Researchers are now using stem cell based therapies to repair the heart after an injury such as cardiac ischemia or heart attack. Such injuries limit the ability of the heart to pump producing lower oxygen blood levels. That makes it harder for a person to perform daily activities.
The new therapy benefits heart repair by replacing heart tissue that has died with new and functional tissue using stem cells. In previous therapies less than 1% of the stem cells lived beyond transplantation. This is due to their inability to survive in the ischemic environment with its metabolic demands.
From mouse models the research has shown that this problem can be remedied by the reintroduction of a protein called LIN28. This protein is found to be extremely active in a developing heart and can function under low oxygen conditions. Postnatally this appears to slow down and the low oxygen resilience is lost.
The team discovered that by introducing LIN28 to an adult heart the cardiac stem cells express the metabolic qualities of young developing cells. This will greatly improve cardiac stem cells’ chance of survival by providing more metabolic flexibility. It’s almost like reverse aging was in process.

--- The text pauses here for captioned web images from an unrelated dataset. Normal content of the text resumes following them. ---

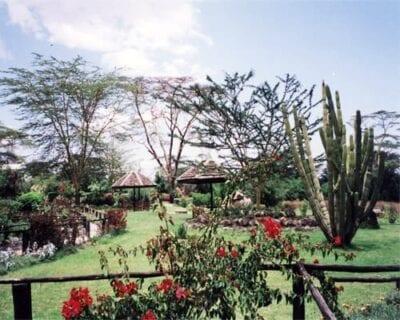Naivasha Kenia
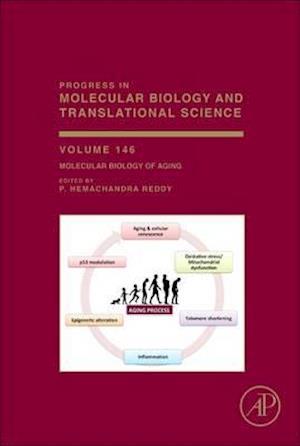 Bog, hardback Molecular Biology of Aging af P. Hemachandra Reddy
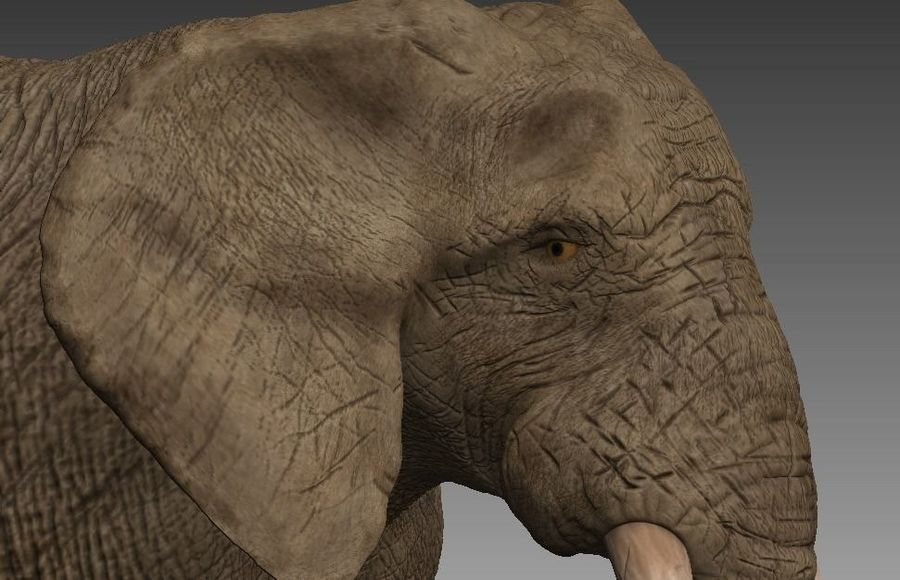 elefante marrone royalty-free 3d model - Preview no. 5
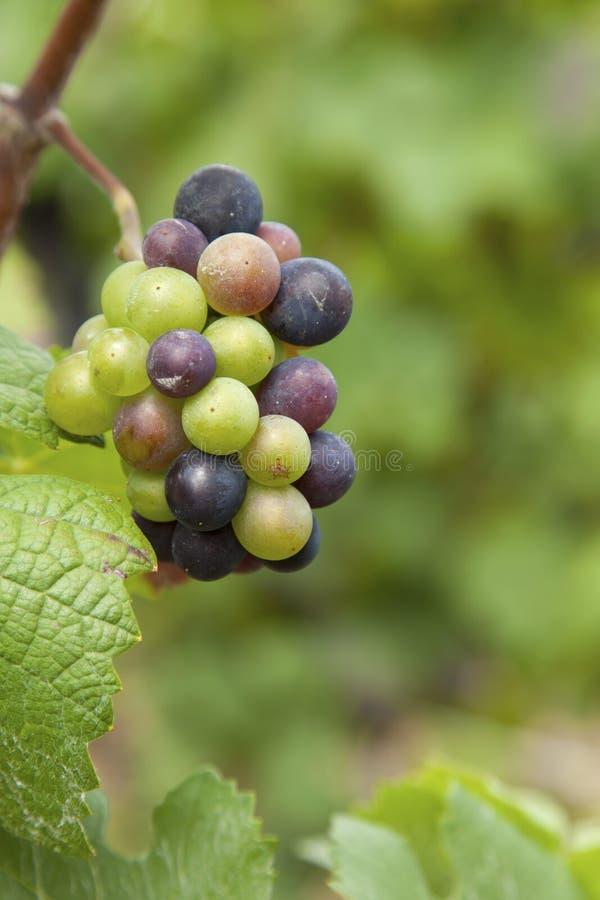 De wijngaarden van de open vlakte royalty-vrije stock afbeelding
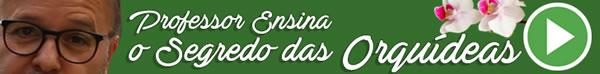 Curso Online de Brigadeiro Gourmet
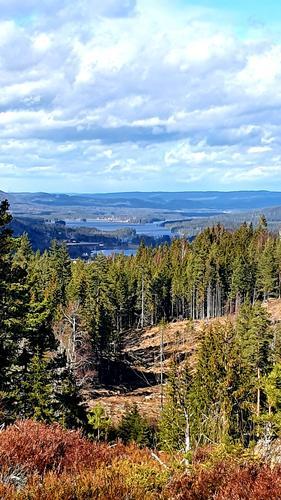 Utsikt fra Pengeberget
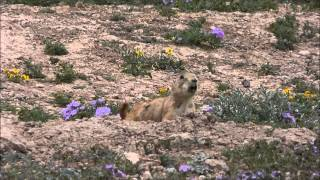 Black-tailed Prairie Dog Barking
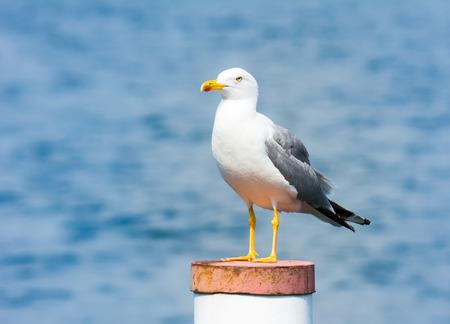 larus: Closeup of a yellow-legged gull (Larus michahellis)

The adult heart is very sensitive to a decrease in the availability of oxygen due to changes in cellular metabolism. This suggests that these characteristics in the heart help determine the affect post transplantation will have on stem cells.
The team wanted to determine if metabolic sensors that are delivered to the developing heart could impart more metabolic flexibility to CTSC’s (cardiac tissue derived stem like cells). These are present in neonatal and adult heart tissue but only deliver LIN28 to a developing heart. In the adult tissue of the heart, CTSC’s possess the potential to regenerate and are generally silent.
The team reintroduced LIN28 in adult mice CTSC’s in vitro, and then analyzed the outcomes on pathway signaling. This is part of cellular growth, metabolism, and regeneration. They discovered that LIN28 expression did produce a great regenerative response. This changed the CTSC’s to promote survival and growth in response to oxidative stress. It resulted in notable improvements in cardiac function and structure.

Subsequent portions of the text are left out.